Having the taxpayer pay some or all of the smelter’s transmission bill could be politically presented as a subsidy not to a multinational mining conglomerate but to every other power consumer. The Electricity Authority reckons transmission charges account for just over 10% of the average consumer’s power bill.
Tiwai’s closure is expected to accelerate the closure of older thermal generating capacity, like the remaining coal-fired units at Huntly and the Taranaki combined cycle gas plant at Stratford. The risk is that it also crowds out new renewables.

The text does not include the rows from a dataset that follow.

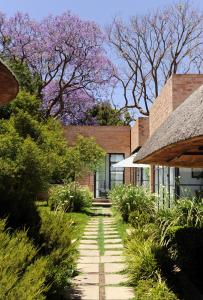 a brick building with a walkway in front of it at Satyagraha House in Johannesburg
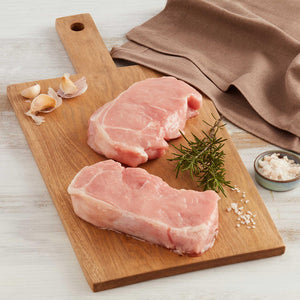 Dos Bifes de Lomo de Cerdo Crudos Marca Sagal Sobre Tabla de Cortar y Adornados con Especias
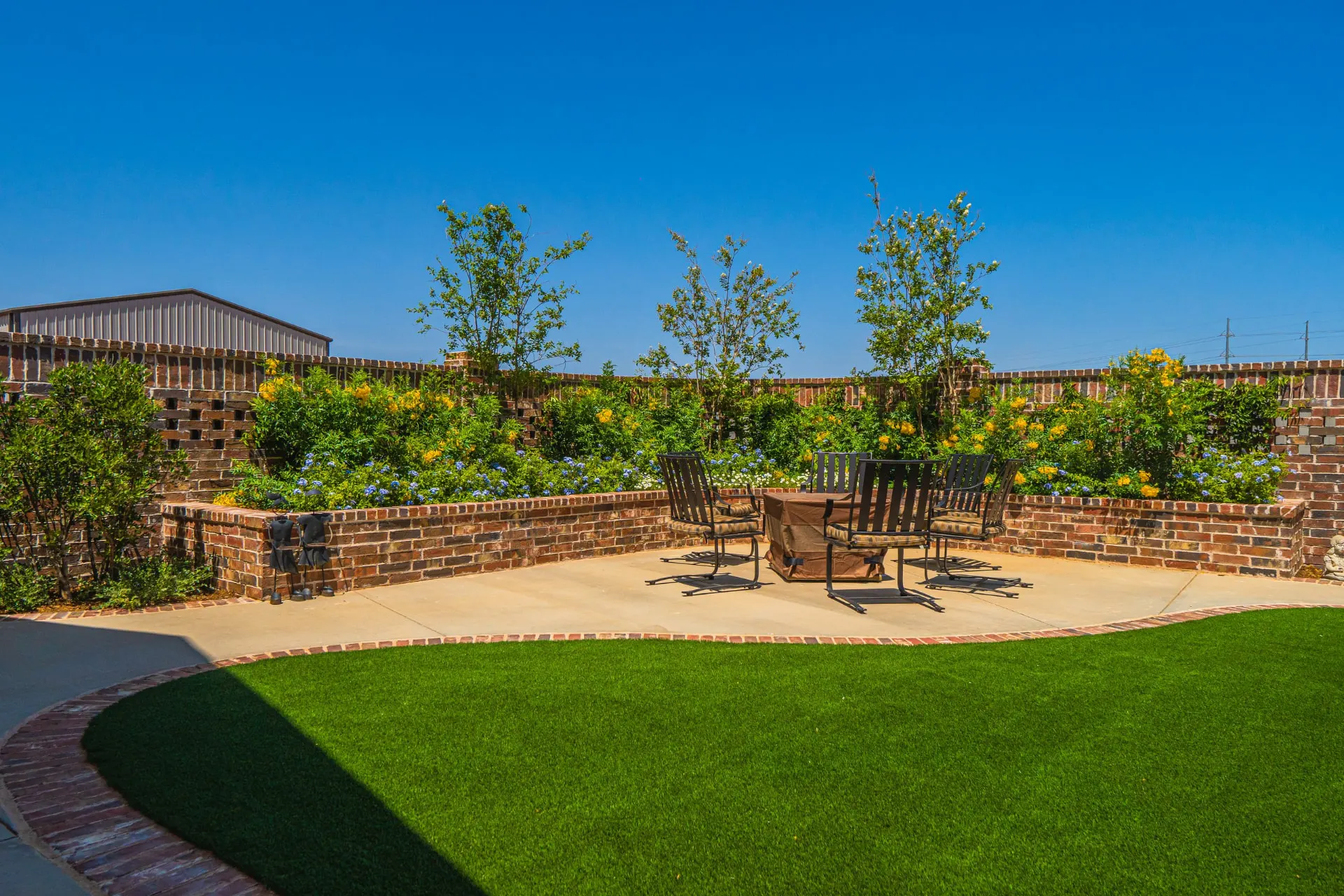 Wide backyard view at the Wraparound Porch Home with green turf edged in brick, a fire-pit seating area and a brick privacy wall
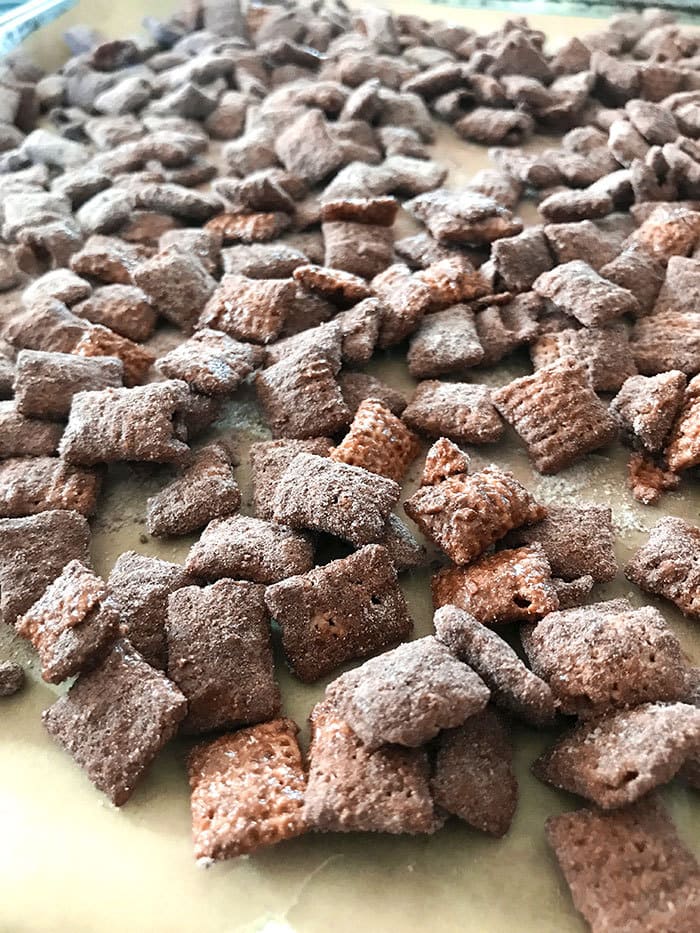 Coat in hot cocoa powder and spread on cookie sheet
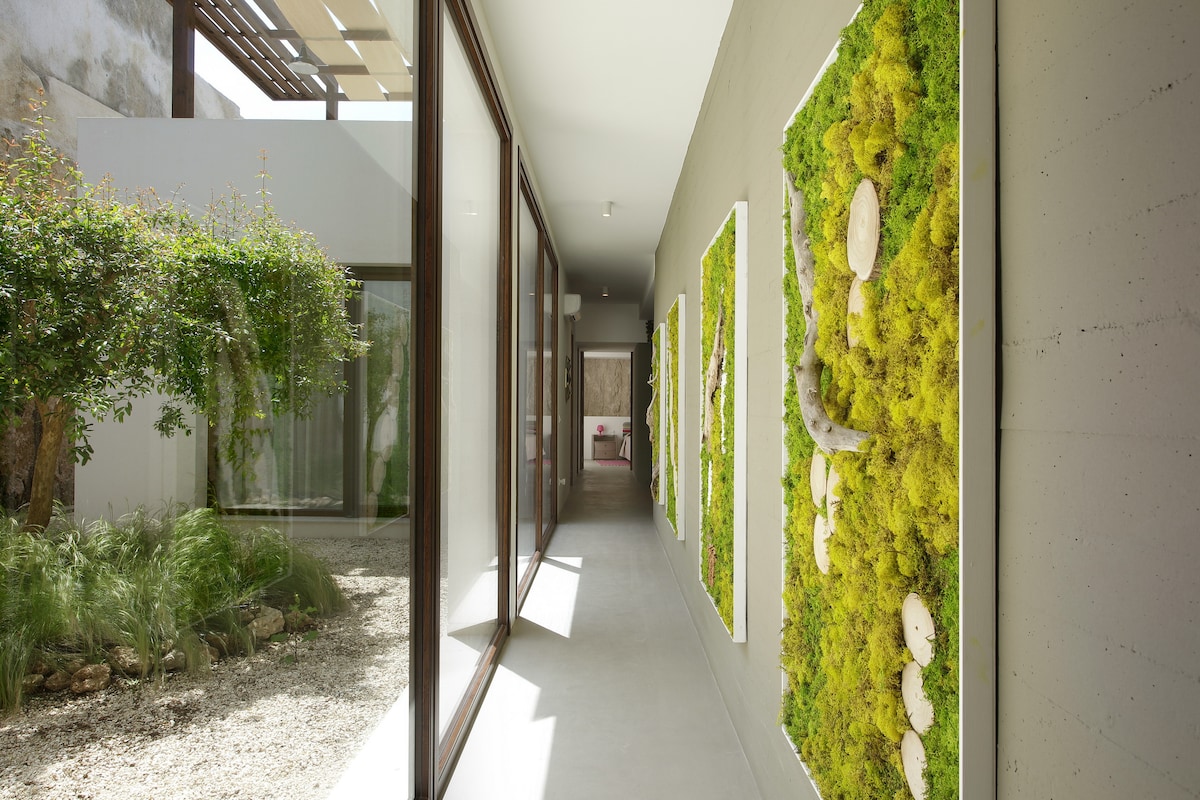 A spacious hallway is lined with large glass doors, allowing natural light to fill the area. Vertical gardens adorned with vibrant green moss and decorative elements are mounted on the walls, creating a refreshing and serene atmosphere.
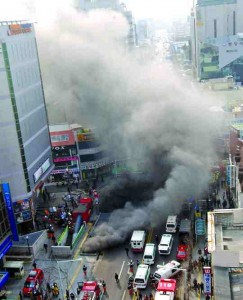 Smoke billows into a street in Daegu city, South Korea during a fatal subway fire, February 18, 2005.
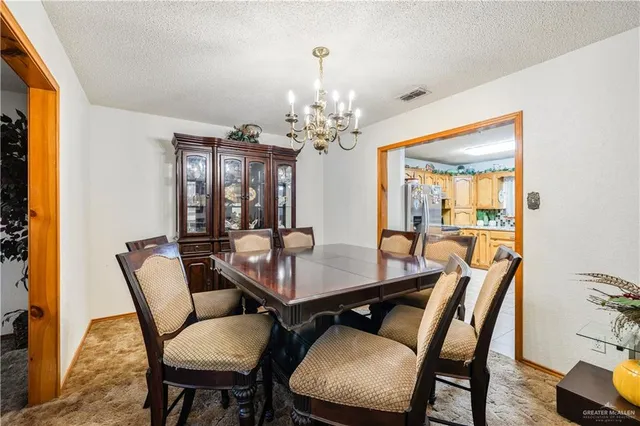 a view of a livingroom with furniture and a window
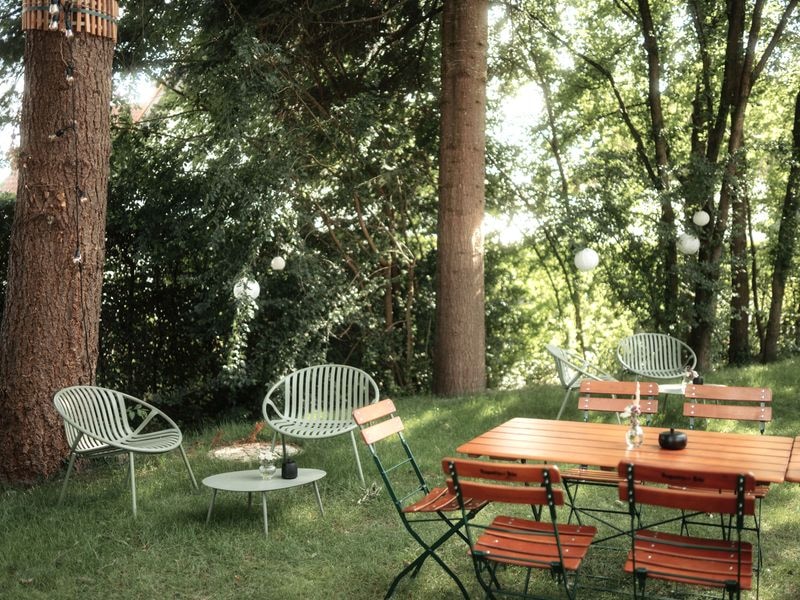 Sitzgruppe im Garten unter hohen Bäumen mit Lichterketten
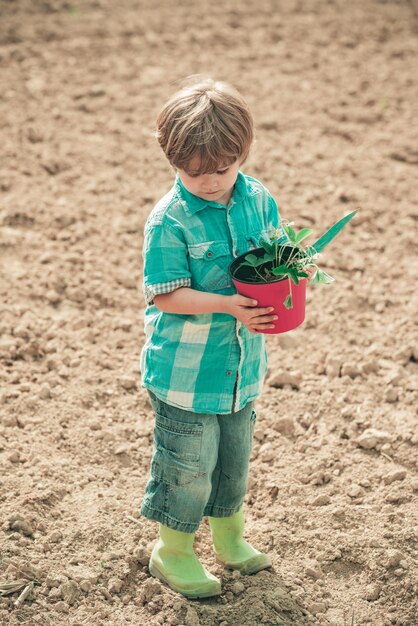 田舎でのエコ生活の瞬間庭に花を植える小さなヘルパー小さな農家の男の子exa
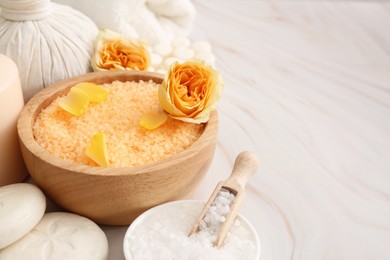 Sea salt, different spa products and beautiful roses on white marble table. Space for text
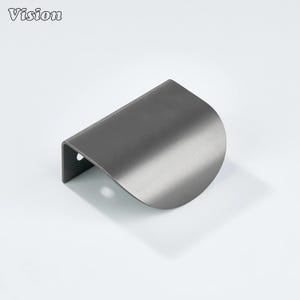 Peut inclure: Une poignée de meuble en métal brossé de couleur gris foncé, avec un design incurvé en demi-lune. La poignée a un petit trou sur le côté. Le mot "Vision" est imprimé en haut à gauche.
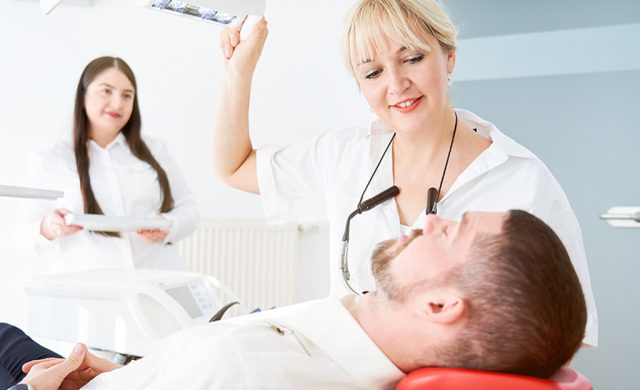 Der Zahnarzt stellt das Licht über dem männlichen Patienten im Stuhl ein; die Assistentin steht dahinter und hält ein Tablett mit Implantatwerkzeugen.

Having a higher reliance on renewable generation intensifies concern about dry-year risk, when less snow and rain than normal falls in the catchment of the hydro dams.
So Labour is keen on the idea of a pumped hydro storage scheme at Lake Onslow above the Clutha, as a kind of battery capable of storing about a fifth of a normal year’s national hydro generation. It sees that as essential to its 100% renewable electricity target.
But it is subject to a viable business case, which given an indicative cost of $4 billion and the opposition of power companies, is a significant hurdle.
National, for its part, says a “political” target for renewable power risks making electricity less affordable. It prefers a “fuel neutral approach to an energy transition.”
Its idea of neutrality is one friendly to natural gas, which it considers a strategic resource essential to security of electricity supply and for high temperature industrial processes.
It would repeal the ban on oil and gas exploration, it says, and rely on the technology-and sector-neutral mechanism of the emissions trading scheme to bring energy emissions down.
Whether a National-led Government would in fact be willing to countenance the sort of carbon prices needed to deliver the emissions reductions it has signed up to with the Zero Carbon Act on their own, without the assistance of more prescriptive complementary measures, is debatable however.
“National will continue to support the development of new opportunities such as hydrogen, offshore wind and biofuels”, it declares but leaves it at that, offering no clues as to how.
It is more forthcoming on electric vehicles. The conventional wisdom is that EVs are most likely to make their way into the suburban garages of the nation when people buy ex-fleet vehicles second hand. National would exempt EVs from fringe benefit tax until 2025 to encourage corporates to invest in them and would target a government fleet that is one-third EVs by 2023.
It would also exempt EVs from road user charges until at least 2023 and allow them to use bus lanes.
It reckons these measures would cost $93 million over four years.
The Greens support the target of 100% renewable electricity by 2030.
They want to see support for solar power, which at present only provides about 0.3% of the country’s electricity. They propose a variety of programmes to that end, to be financed from the Covid-19 response and recovery fund.
They make the point that more widespread small-scale generation would also require a smart grid enabling two-way traffic in electricity.
The Greens want to see industrial use of coal ended by 2030 and of gas by 2035 and would triple existing government support for businesses replacing those fuels with clean alternatives.
They would ban new onshore fossil fuel extraction.
At the other end of the spectrum ACT would, like National, repeal the ban on new offshore oil and gas exploration permits.
Broadly speaking ACT is as keen on mining as the Greens are on public transport.
It says natural gas can deliver dry-year electricity security at a fraction of the cost of pumped hydro, and would support the transition from coal as a source of industrial heat.
ACT was the only parliamentary party to opposes the Zero Carbon Act, which it would replace with a “no nonsense” climate change plan that would tie New Zealand’s carbon prices to those paid by our top five trading partners.